Stages of Gaining Wisdom
- Steps to achieve wisdom from knowledge (discussion points):
- Recognize the need for information.
- Process information for clarity.
- Apply information to formulate knowledge.
- Implement knowledge to make informed decisions.
Types of Data
- Financial Data: Quantitative information related to business finances (cash flow, balance sheets).
- Medical Data: Collected during patient care (electronic health records, clinical trial registrations).
- Meteorological Data: Weather and climate data collected via instruments and technology.
- Geographical Data: Data indicating an object's position in geographic space (GPS technologies).
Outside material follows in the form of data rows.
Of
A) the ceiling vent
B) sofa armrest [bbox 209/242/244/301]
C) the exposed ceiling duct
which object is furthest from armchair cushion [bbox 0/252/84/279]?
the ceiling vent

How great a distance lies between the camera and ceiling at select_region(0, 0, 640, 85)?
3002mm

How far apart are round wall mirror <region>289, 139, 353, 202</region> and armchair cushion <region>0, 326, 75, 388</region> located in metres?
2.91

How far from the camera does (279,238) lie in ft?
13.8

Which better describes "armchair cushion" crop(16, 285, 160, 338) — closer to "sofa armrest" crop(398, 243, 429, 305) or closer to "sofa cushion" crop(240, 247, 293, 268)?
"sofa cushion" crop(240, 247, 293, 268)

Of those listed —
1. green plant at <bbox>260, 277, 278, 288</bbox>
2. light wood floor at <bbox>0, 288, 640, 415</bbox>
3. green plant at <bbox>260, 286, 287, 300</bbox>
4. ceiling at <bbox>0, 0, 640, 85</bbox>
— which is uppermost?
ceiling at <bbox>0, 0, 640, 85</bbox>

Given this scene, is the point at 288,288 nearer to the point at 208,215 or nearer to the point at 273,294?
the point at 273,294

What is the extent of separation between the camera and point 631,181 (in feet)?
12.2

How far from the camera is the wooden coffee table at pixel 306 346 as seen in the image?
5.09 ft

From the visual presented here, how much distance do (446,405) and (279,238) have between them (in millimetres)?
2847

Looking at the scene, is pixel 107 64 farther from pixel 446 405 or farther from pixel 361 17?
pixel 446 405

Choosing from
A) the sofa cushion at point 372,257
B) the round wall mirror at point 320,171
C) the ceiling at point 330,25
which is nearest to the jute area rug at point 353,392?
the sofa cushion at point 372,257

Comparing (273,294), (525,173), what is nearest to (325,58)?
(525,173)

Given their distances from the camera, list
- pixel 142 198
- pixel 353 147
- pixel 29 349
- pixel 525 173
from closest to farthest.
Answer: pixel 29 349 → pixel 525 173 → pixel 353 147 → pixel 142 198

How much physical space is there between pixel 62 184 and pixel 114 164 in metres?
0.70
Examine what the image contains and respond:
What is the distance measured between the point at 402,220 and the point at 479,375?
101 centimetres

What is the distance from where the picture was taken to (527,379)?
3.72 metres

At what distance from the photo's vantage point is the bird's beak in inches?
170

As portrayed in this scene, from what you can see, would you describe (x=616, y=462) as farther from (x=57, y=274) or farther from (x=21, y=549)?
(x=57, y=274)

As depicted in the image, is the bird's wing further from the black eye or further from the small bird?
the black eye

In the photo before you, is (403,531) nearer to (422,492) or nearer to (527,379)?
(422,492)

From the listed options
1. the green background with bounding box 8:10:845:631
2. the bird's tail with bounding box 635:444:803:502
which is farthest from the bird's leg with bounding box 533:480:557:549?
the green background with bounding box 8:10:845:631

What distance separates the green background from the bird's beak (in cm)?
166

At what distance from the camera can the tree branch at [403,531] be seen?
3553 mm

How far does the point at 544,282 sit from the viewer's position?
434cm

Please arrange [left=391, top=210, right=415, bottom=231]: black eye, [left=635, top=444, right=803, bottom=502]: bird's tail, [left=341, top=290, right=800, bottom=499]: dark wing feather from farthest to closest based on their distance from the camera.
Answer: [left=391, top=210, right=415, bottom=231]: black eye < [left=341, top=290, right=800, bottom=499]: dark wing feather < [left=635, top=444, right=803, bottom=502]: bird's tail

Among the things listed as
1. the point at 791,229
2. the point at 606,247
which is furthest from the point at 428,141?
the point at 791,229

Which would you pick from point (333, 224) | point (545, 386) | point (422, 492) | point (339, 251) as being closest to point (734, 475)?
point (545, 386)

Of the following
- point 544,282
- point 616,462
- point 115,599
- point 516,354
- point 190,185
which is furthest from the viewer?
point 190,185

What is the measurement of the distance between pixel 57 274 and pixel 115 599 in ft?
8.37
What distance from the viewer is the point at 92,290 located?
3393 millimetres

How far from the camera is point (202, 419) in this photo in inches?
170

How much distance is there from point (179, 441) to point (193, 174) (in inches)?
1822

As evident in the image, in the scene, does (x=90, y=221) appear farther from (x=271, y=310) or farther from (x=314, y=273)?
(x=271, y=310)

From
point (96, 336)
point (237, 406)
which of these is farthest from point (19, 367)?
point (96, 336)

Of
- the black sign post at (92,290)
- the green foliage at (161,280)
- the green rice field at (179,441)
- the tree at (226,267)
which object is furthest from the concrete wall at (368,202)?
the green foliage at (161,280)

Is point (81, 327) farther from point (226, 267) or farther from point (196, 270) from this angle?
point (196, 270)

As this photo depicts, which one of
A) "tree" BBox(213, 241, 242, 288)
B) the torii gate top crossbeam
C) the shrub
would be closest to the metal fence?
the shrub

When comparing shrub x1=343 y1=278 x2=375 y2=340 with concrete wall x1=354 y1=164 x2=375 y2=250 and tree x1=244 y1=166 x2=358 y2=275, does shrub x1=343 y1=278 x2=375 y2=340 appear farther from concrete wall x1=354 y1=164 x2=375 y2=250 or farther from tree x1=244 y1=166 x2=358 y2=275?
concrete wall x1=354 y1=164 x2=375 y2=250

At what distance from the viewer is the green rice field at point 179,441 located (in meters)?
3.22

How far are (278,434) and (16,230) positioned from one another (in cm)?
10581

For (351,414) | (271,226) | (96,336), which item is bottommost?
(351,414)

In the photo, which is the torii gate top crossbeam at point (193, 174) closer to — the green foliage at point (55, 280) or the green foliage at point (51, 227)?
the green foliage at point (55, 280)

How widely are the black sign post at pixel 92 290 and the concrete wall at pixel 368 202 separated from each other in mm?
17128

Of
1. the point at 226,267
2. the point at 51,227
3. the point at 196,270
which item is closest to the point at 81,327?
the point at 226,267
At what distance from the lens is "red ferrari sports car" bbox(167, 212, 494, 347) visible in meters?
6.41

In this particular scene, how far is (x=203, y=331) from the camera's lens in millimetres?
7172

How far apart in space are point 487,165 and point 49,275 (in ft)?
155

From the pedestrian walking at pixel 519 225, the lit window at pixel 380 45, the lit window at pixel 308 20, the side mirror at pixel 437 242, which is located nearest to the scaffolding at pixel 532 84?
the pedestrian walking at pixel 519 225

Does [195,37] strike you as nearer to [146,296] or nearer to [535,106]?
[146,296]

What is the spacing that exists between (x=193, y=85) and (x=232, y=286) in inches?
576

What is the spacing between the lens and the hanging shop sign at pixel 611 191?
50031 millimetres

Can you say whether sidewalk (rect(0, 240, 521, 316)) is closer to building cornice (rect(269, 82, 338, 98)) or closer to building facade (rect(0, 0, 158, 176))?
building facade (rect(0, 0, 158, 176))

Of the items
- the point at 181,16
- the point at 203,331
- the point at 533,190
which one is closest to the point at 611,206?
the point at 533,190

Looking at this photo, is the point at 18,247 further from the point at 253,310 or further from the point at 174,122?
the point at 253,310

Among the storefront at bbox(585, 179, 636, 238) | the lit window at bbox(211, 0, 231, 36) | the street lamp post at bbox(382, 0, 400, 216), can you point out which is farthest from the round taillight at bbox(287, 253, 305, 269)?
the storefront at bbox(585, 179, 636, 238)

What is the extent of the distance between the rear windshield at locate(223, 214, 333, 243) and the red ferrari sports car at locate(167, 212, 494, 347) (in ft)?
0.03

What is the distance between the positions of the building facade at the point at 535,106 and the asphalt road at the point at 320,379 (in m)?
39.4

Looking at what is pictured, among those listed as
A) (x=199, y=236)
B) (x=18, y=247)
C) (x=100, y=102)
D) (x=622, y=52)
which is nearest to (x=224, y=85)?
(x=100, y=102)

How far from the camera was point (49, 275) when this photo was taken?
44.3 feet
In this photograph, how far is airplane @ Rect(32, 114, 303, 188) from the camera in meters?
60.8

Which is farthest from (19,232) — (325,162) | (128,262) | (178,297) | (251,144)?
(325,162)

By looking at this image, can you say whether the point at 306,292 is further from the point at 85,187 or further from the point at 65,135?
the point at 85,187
Examples of Data Collection and Usage
- Citizen Science Example: Increased bird-watching during the pandemic led to a spike in data sharing about bird behaviors.
Data Collection Methods
- Primary Data: Original data collected for the first time for a specific purpose (e.g., surveys, interviews).
- Secondary Data: Pre-existing data collected for a different purpose (e.g., research articles).
Data Lifecycle
- Creation: Data can be generated manually or automatically.
- Storage: Data must be stored securely with appropriate access permissions.
- Usage: Data is processed or analyzed for various applications.
- Preservation: Ensuring data remains available for future use.
- Destruction: Permanent data removal complying with regulations.
Ways to Organize Data
- Data stored in databases using tables (columns for attributes, rows for records).
- Examples of common data types in databases:
- Strings (text), Integers (numbers), Dates, Booleans.
- Relational Databases: Store multiple tables linked by keys to ensure uniqueness of records.
Data Verification and Validation
- Validation: Ensures only suitable data enters the database.
- Verification: Confirms entered data matches original source.
Data Presentation
- Effective data presentation utilizes charts, tables, and visualizations for clarity.
- Examples include:
- Bar charts for categorical data (e.g., rainfall).
- Line graphs for continuous data (e.g., temperature).
Data Security
- Data must be secure during storage and transmission.
- Encryption: Converts data into unreadable forms to prevent unauthorized access. Types include:
- Symmetric Key: Same key used for encryption and decryption.
- Public Key: Different keys for encoding (public) and decoding (private).
Data Dilemmas
- Ethics of Data Collection: Ensure ethical standards and privacy regulations are met during data collection and usage.
- Discuss the implications of anonymity and potential misuse of data (e.g., cyberbullying).
Conclusion
- Understanding the relationships and processes involving data, information, knowledge, and wisdom is crucial in navigating the digital landscape effectively.